To get the facts right, I am not at all offended by this but am concerned that having been my friend here for quite sometime now, it is high time people began to appreciate the love of learning, the art of reading, the joy of disagreeing in an intellectual manner and the beauty in thinking with our magnificent, natural and God-given brain. It is quite interesting to note that I am actually not alone in being misunderstood in this way. In fact, many English judges have lamented on number of occasions that British journalists have either persistently refused to understand them or have taken leave of their brain. Twenty five years ago, Sir John Donaldson, then Master of the Rolls got so pissed with this deliberate lack of understanding by the British media that he deemed it wise to explain himself in detail in his judgement in (1) Nadarajah Vilvarajah, (2) Vaithialingham Skandarajah v Secretary of State for the Home Department [1990]. He said:

"This court has before it two applications for bail by Tamils, Vaithialingham Skandarajah and Nadarajah Vilvarajah. Before dealing with those applications I would like to try and clear up two fundamental misunderstandings about what it was that this court decided on 12th October 1987. Reading the newspapers the next day and listening to the radio and television (with, I am bound to say, the notable exception of Law In Action) as far as I could make out either no-one had read the judgment- this, I am bound to say, included the Secretary of State, who broadcast on the radio at one o’clock -or they did not want to understand the judgment. So let me make it quite clear what we decided-or rather what we did not decide.

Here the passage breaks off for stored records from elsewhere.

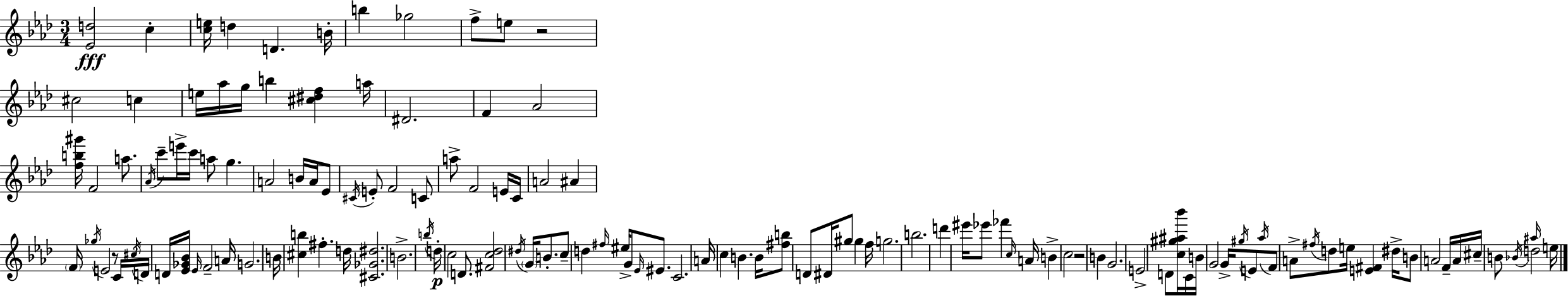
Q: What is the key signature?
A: AES major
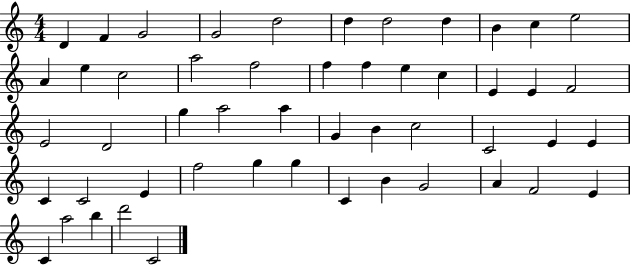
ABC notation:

X:1
T:Untitled
M:4/4
L:1/4
K:C
D F G2 G2 d2 d d2 d B c e2 A e c2 a2 f2 f f e c E E F2 E2 D2 g a2 a G B c2 C2 E E C C2 E f2 g g C B G2 A F2 E C a2 b d'2 C2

We did not hold that any of the Tamils were genuine refugees. We did not hold that any of the Tamils were entitled to asylum. What we did do was to set out the scheme of the relevant immigration rules which, as we saw it (I am not sure how much dispute there is about this aspect), went in two stages. First the Secretary of State had to examine whether the applicant was a refugee, based on the formula to be found in the Convention of well founded fear of persecution on various grounds. Secondly, if he was a refugee as defined in the Convention, the Secretary of State then had to consider whether or not he was going to grant him asylum. The fact that he was a refugee did not entitle him to asylum. The only circumstance in which he, being a refugee, was entitled to asylum was if he could bring himself within Article 33 of the Convention, which adopted an entirely different formula related to fear of death or loss of freedom.

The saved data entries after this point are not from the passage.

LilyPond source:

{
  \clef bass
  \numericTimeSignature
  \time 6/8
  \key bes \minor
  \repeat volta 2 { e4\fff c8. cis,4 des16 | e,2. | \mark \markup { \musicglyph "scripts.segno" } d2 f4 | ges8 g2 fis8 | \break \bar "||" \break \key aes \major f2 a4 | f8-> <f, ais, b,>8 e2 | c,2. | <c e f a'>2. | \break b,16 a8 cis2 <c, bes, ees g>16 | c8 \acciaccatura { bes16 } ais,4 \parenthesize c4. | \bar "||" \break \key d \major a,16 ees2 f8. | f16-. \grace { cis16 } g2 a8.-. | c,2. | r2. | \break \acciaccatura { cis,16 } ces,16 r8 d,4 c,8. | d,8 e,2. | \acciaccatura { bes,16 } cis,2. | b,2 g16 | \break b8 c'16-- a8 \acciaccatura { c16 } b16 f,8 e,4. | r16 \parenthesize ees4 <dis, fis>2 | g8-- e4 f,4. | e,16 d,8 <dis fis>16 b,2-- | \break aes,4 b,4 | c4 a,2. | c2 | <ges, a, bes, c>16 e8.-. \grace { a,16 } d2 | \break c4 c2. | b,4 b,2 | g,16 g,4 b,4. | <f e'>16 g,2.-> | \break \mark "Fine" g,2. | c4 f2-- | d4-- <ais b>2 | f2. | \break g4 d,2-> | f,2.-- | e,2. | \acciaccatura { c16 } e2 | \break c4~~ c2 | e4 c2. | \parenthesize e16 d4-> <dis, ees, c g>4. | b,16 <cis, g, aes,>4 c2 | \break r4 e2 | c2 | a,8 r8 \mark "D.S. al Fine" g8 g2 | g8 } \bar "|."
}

What we said was that when the Secretary of State said that none of the Tamils were even refugees, let alone entitled to asylum, he had applied the wrong test, and that each of the Tamils was entitled to have the question of whether or not he was a refugee decided in accordance with the right test, although it might very well be-we had no means of knowing-that, applying the right test, the Secretary of State would still have concluded (this time rightly) that the Tamils were not refugees. But it was not for us to decide that and we did not decide it. We certainly never approached the question of whether they were entitled to asylum, because that was the next stage down the line.

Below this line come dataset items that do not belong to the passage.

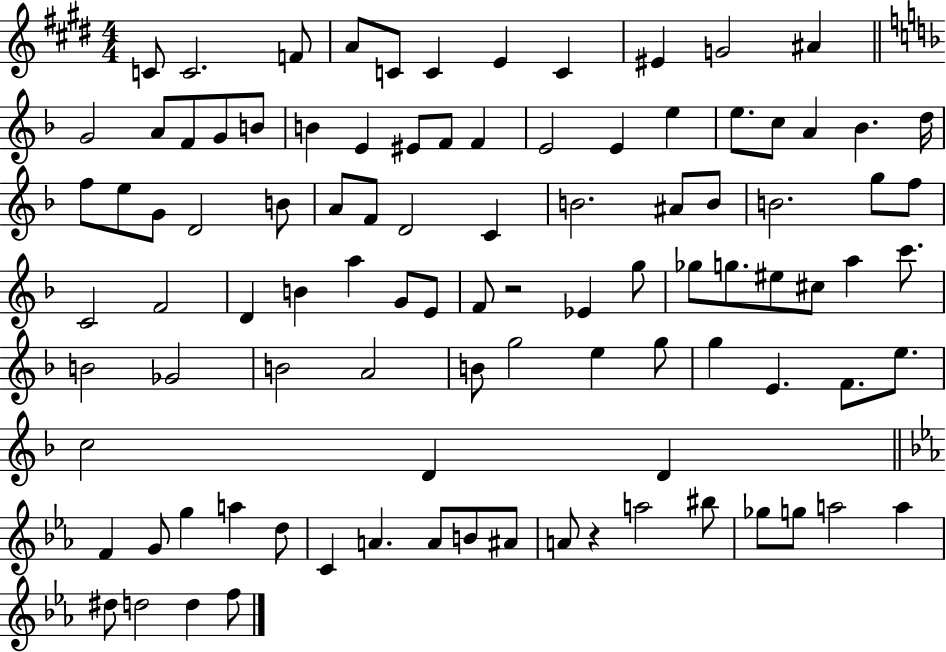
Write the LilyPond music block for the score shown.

{
  \clef treble
  \numericTimeSignature
  \time 4/4
  \key e \major
  c'8 c'2. f'8 | a'8 c'8 c'4 e'4 c'4 | eis'4 g'2 ais'4 | \bar "||" \break \key f \major g'2 a'8 f'8 g'8 b'8 | b'4 e'4 eis'8 f'8 f'4 | e'2 e'4 e''4 | e''8. c''8 a'4 bes'4. d''16 | \break f''8 e''8 g'8 d'2 b'8 | a'8 f'8 d'2 c'4 | b'2. ais'8 b'8 | b'2. g''8 f''8 | \break c'2 f'2 | d'4 b'4 a''4 g'8 e'8 | f'8 r2 ees'4 g''8 | ges''8 g''8. eis''8 cis''8 a''4 c'''8. | \break b'2 ges'2 | b'2 a'2 | b'8 g''2 e''4 g''8 | g''4 e'4. f'8. e''8. | \break c''2 d'4 d'4 | \bar "||" \break \key ees \major f'4 g'8 g''4 a''4 d''8 | c'4 a'4. a'8 b'8 ais'8 | a'8 r4 a''2 bis''8 | ges''8 g''8 a''2 a''4 | \break dis''8 d''2 d''4 f''8 | \bar "|."
}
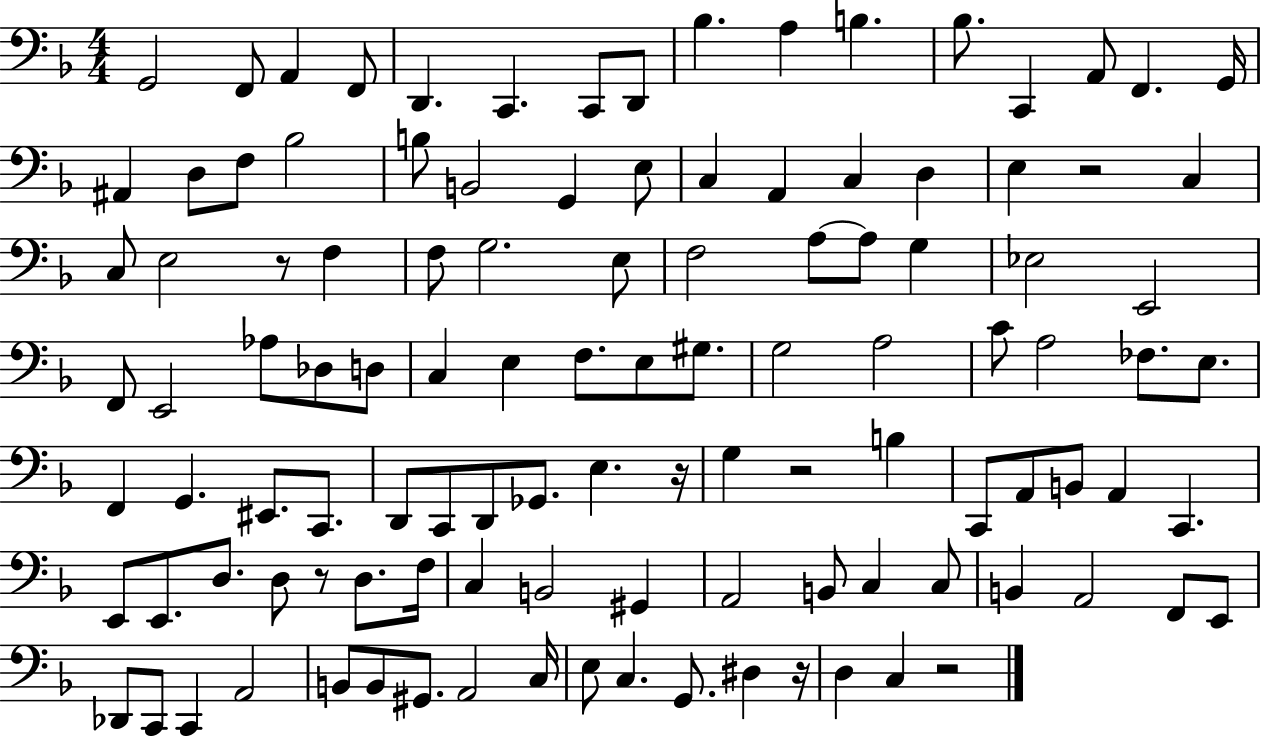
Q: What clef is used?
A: bass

I hope, without any great confidence, that, having set it out again, it may be understood what it was that we were deciding. It is in the judgment, and nothing that I have said now is intended to modify one word of the judgment which we gave on that occasion. I am merely indulging in an effort at communication, but as I say without any great confidence that I have succeeded".

Thanks for reading and now you can behave yourself!